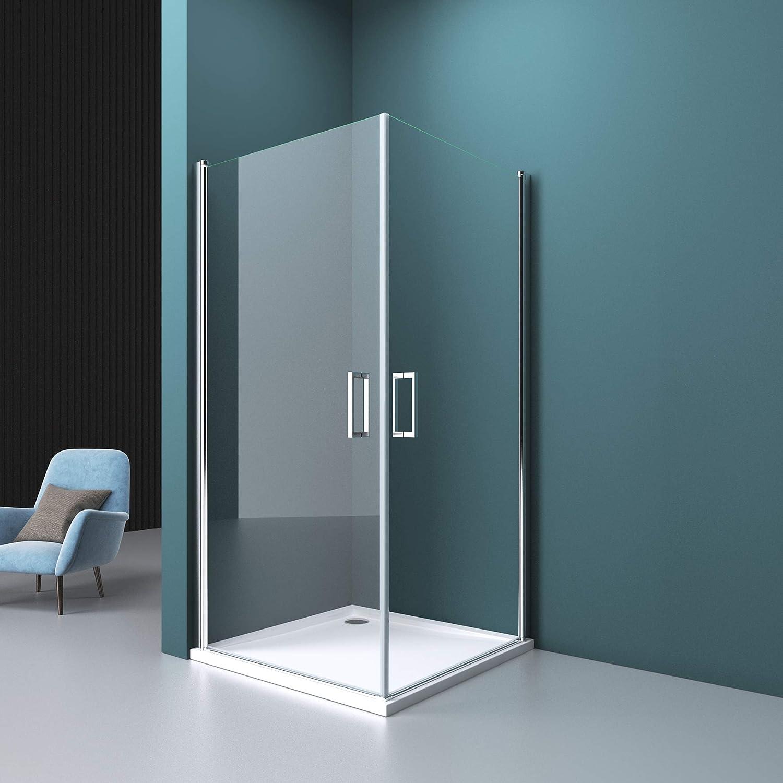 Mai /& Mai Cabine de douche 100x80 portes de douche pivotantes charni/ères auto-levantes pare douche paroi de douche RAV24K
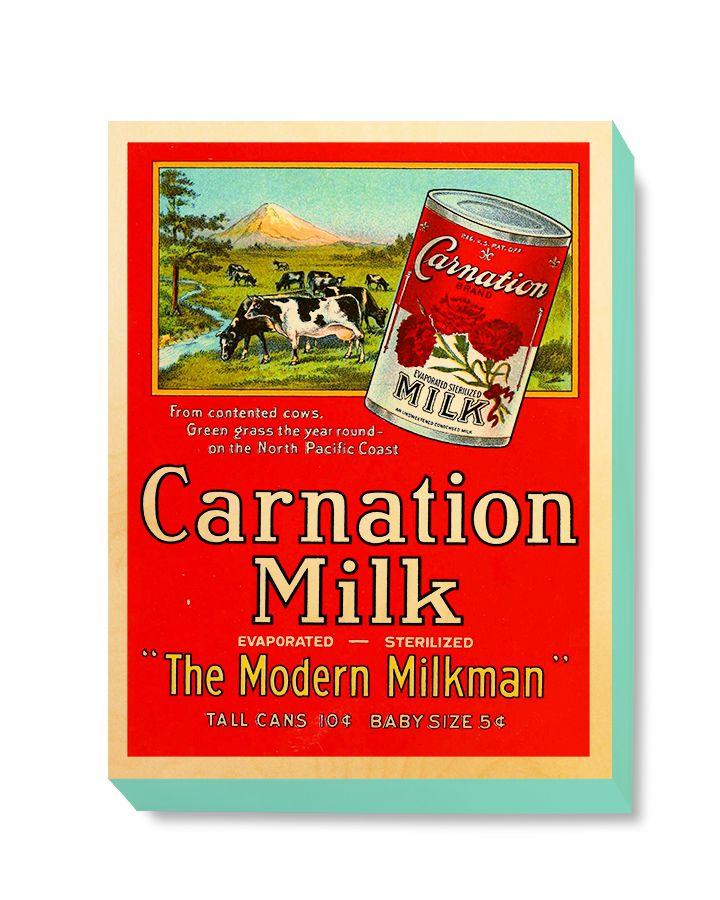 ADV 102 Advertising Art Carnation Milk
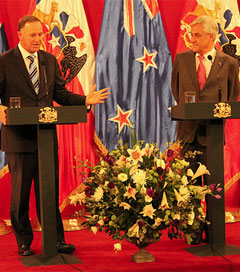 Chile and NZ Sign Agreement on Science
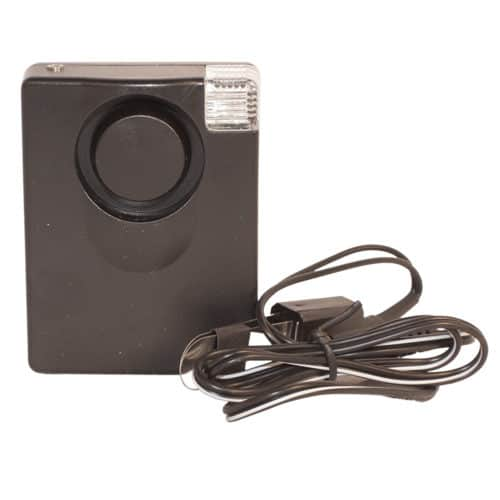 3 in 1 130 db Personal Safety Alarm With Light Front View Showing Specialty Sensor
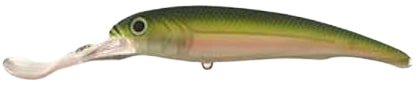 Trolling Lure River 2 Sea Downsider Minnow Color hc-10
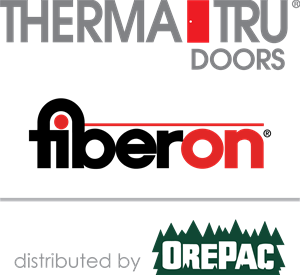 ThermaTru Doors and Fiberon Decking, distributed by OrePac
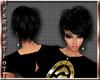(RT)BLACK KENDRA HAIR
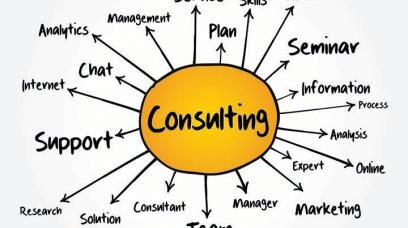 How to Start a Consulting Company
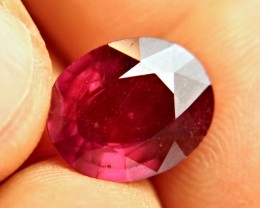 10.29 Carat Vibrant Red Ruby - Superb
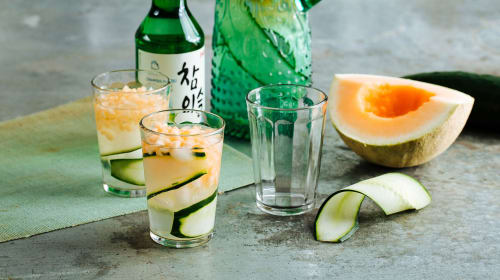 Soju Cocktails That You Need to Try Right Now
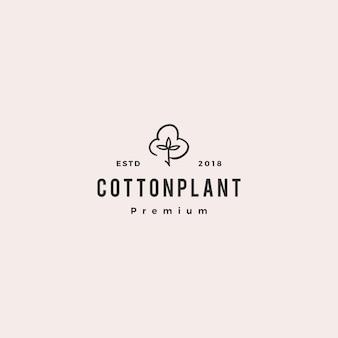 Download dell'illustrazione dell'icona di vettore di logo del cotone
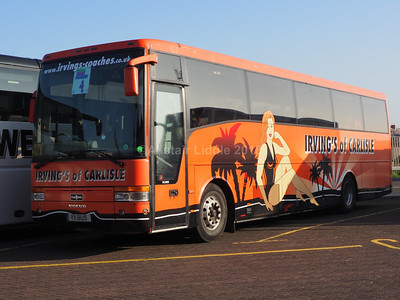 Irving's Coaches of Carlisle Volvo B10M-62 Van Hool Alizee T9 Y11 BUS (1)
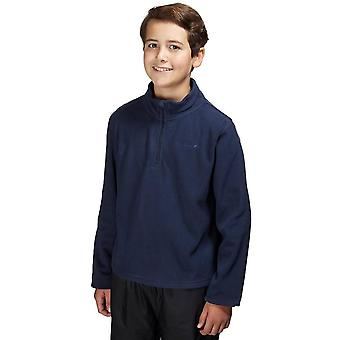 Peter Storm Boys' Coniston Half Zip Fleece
====
→ **WHAT TO PRODUCE**
Retype all entries exactly as they appear, dropping the images.

→ **EXERCISE OUTPUT**
 Mai /& Mai Cabine de douche 100x80 portes de douche pivotantes charni/ères auto-levantes pare douche paroi de douche RAV24K
 ADV 102 Advertising Art Carnation Milk
 Chile and NZ Sign Agreement on Science
 3 in 1 130 db Personal Safety Alarm With Light Front View Showing Specialty Sensor
 Trolling Lure River 2 Sea Downsider Minnow Color hc-10
 ThermaTru Doors and Fiberon Decking, distributed by OrePac
(RT)BLACK KENDRA HAIR
 How to Start a Consulting Company
 10.29 Carat Vibrant Red Ruby - Superb
 Soju Cocktails That You Need to Try Right Now
 Download dell'illustrazione dell'icona di vettore di logo del cotone
 Irving's Coaches of Carlisle Volvo B10M-62 Van Hool Alizee T9 Y11 BUS (1)
 Peter Storm Boys' Coniston Half Zip Fleece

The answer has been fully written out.